**Passage provided**
====
While seeking water for his cattle Travis Fox enters a little known canyon in the Arizona desert and gets captured by three men, one of whom he recognizes as Dr. Gordon Ashe, an archaeologist. After discovering that Fox studied archaeology and had done some digging in the very canyon they now occupy, the men have him cleared through security and offer to make him part of their team. Then Ashe tells him that he will be joining an expedition 10,000 years into the past to look for a spaceship.
Disguised as Folsom hunters, Fox, Ashe, and Ross Murdock travel into the past to scout out the area around the wreckage of an alien starship, a sphere perhaps 120 feet in diameter. They find the wreck near a lake and then, across a ridge, they find a smaller spaceship intact, its crew of Baldies dead. After receiving the scouts’ report via transtemporal telegraph, Major Kelgarries, the project’s director, and several technicians come into the past and examine the small ship, determining that they can shift it directly into the present.
Fox, Ashe, and Murdock serve as roving sentries in the area around the smaller globeship as technicians build a time transfer cage around it. The ash from a volcanic explosion and a stampede of mammoths drive the three men into the ship with Case Renfry, an electronics technician, on the day the transfer is to be made. An earthquake triggers the transfer, bringing the ship into the present, and then the ship’s preset autopilot, jolted into action, takes the ship into space.
====
[Stored items]

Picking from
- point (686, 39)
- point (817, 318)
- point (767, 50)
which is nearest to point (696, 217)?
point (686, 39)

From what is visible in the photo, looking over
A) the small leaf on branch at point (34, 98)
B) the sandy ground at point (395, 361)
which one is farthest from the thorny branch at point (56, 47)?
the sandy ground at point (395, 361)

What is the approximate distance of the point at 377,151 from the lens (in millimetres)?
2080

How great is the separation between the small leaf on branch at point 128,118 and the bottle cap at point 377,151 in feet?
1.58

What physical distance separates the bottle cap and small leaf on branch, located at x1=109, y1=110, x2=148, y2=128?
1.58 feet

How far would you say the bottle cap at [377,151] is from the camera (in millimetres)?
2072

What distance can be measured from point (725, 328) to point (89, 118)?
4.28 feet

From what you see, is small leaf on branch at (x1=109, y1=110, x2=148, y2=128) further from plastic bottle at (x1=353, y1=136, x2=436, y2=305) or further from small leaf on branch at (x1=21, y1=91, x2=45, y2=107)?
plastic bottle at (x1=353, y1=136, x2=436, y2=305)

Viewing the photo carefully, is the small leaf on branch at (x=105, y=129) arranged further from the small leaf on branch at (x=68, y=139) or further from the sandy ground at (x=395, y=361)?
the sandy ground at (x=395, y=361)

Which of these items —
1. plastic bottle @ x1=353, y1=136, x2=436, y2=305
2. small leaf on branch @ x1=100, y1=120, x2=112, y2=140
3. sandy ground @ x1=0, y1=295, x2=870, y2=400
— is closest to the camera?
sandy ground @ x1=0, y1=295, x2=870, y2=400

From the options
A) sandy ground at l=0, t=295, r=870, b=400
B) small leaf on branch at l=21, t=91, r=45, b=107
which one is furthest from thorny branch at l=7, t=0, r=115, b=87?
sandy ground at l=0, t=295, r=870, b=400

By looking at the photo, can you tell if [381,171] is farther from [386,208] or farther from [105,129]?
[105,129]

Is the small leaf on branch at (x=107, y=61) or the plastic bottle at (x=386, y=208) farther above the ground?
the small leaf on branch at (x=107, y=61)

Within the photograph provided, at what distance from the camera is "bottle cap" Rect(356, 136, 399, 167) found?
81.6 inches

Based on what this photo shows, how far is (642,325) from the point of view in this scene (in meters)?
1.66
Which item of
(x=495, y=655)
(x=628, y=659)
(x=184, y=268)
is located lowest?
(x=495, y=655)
====
**Given request 1**
In the plot summary of the time-travel expedition, rewrite the part that opens with the words containing "Fox, Ashe, and Murdock" and closes with "ship into space.", replacing "mammoths" with "bison".
**Given request 2**
Extend the plot summary of the time-travel expedition by writing what follows its final sentence.

**Output 1**
Fox, Ashe, and Murdock serve as roving sentries in the area around the smaller globeship as technicians build a time transfer cage around it. The ash from a volcanic explosion and a stampede of bison drive the three men into the ship with Case Renfry, an electronics technician, on the day the transfer is to be made. An earthquake triggers the transfer, bringing the ship into the present, and then the ship’s preset autopilot, jolted into action, takes the ship into space.

**Output 2**
After carrying the men through hyperspace, the ship lands on a planet where faltering robots refuel the ship. Another leap through hyperspace brings the ship to the second planet of an alien solar system. The ship lands in a desert, sits for a couple of days, and then blasts off on a course that takes it to the system’s Earth-like third planet. Upon landing the ship indicates that the voyage has ended by ejecting a small discus from its autopilot.
Renfry attempts to understand the autopilot and to rewind the course “tape” while the three time agents explore the jungle-draped ruins of a once-great city, in which they have landed. After several weeks Renfry believes that he has succeeded and he attempts to launch the ship. The ship runs its course in reverse, pausing on the desert planet and the refueling station, and brings the four men back to Earth, landing on the very spot from which they had blasted off.